On Julian, God, and Gender: A Sermon

I preached this sermon today, the feast day of the English mystic Julian of Norwich, at All Saints Chapel, Church Divinity School of the Pacific, Berkeley, CA. The Gospel text cited is John 4:23-26.

When my mom was pregnant with me, she and my dad went about the usual business of considering baby names and preparing a nursery (mine was full-on Beatrix Potter characters). And in the early 1980’s, ultrasound predictions of an infant’s sex were not as common as they are today, so it was, for them, a matter of speculation whether I would be a boy or a girl. My mom was convinced that I was going to be a girl, and my name was going to be Ashley.

My parents had an artist friend around this same time who gave them an oil painting as a baby shower gift. It features a pastoral landscape with small human figures here and there: my dad carrying a fishing pole, and my mom standing by a bassinet with a little blond baby under a pink blanket.

After my birth (surprise! It’s a boy!) their friend changed the painting—brown hair, blue blanket. Now, in retrospect,could they could have kept it pink, and I’d have been perfectly happy with that! But I love that when I look closely at the painting now—it’s hanging in my room—you can still see little traces of the blond and the pink peeking through, the shadow of a different existence–a different, unrealized identity.

And I wonder about that other child who is not me—the Ashley who never arrived—and what her life would have been like, shaped by the expectations that are assigned to certain types of bodies. I am sure it would have been very, very different, and perhaps much harder in ways that I’ll never fully understand as a man.

And yet, in a way that I can’t fully explain, I still feel like I a carry a piece of Ashley inside of me; the part of my identity that doesn’t conform to some of the gender expectations that came along with that last-minute painting revision. Who we are is never quite as simple as appearances might indicate.

I tell you this story because it reminds me of the constructed nature of our identities, and especially of the ways in which our bodies and our genders and our  culturally-mediated self-understandings are always engaged in a process of becoming, from the moment we take our first breath, all the way up to our very last. Whatever labels have been assigned to us, rightly or wrongly,  and whatever identities we claim for ourselves, their meanings and significance can and will develop, both by the unfurling of our interior self-knowledge and by the changeable nature of our changing contexts. Who we are as social beings is always contingent, always being revealed ever more in its fullness. It is the journey of a lifetime, one that is never finished.
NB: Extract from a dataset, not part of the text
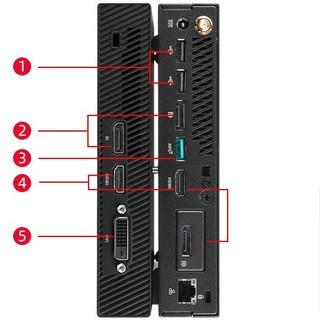 ASUS 华硕 PB60G 台式机 酷睿i5-9400T 8GB 256GB SSD GTX 1650 4G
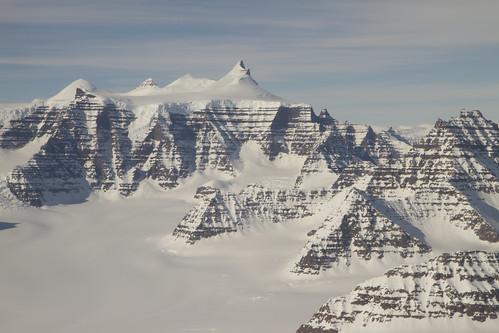 Geikie Plateau Peak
And that, I think, is as it must be, because the fullness of ourselves, the maximum horizon of our complex, nuanced personhood, is located in the heart of the God who draws us across time and space to a place as yet only partially revealed to us, as we are now, sitting here this morning. Today we might understand ourselves primarily as a seminary student, as a gay man, as a person of color, as a professor or a priest or spouse or child, or, in the case of our Gospel passage, as a Samaritan woman kneeling beside a well. And in our present contingency we know that we are also other things, other identities… some that we want to forget, and some that we yearn to become.  

But Jesus tells each of us today that the hour is coming, and is now here, when the “true worshippers” will worship the Father in Spirit and in truth. In other words, the hour is coming and is now here when we will understand that God loves the fullness of who we are —this is God’s truth; AND the hour is coming and is now here when we will understand that God’s loves the fullness of every other identity too, especially those that the world has called suspect or worthless—this is the work of the Spirit. And in this confluence of truth and Spirt, we will know perhaps for the very first time how SPACIOUS God truly is. How FREE God truly is. How the love of God includes all of us, as we are now, and as we are becoming.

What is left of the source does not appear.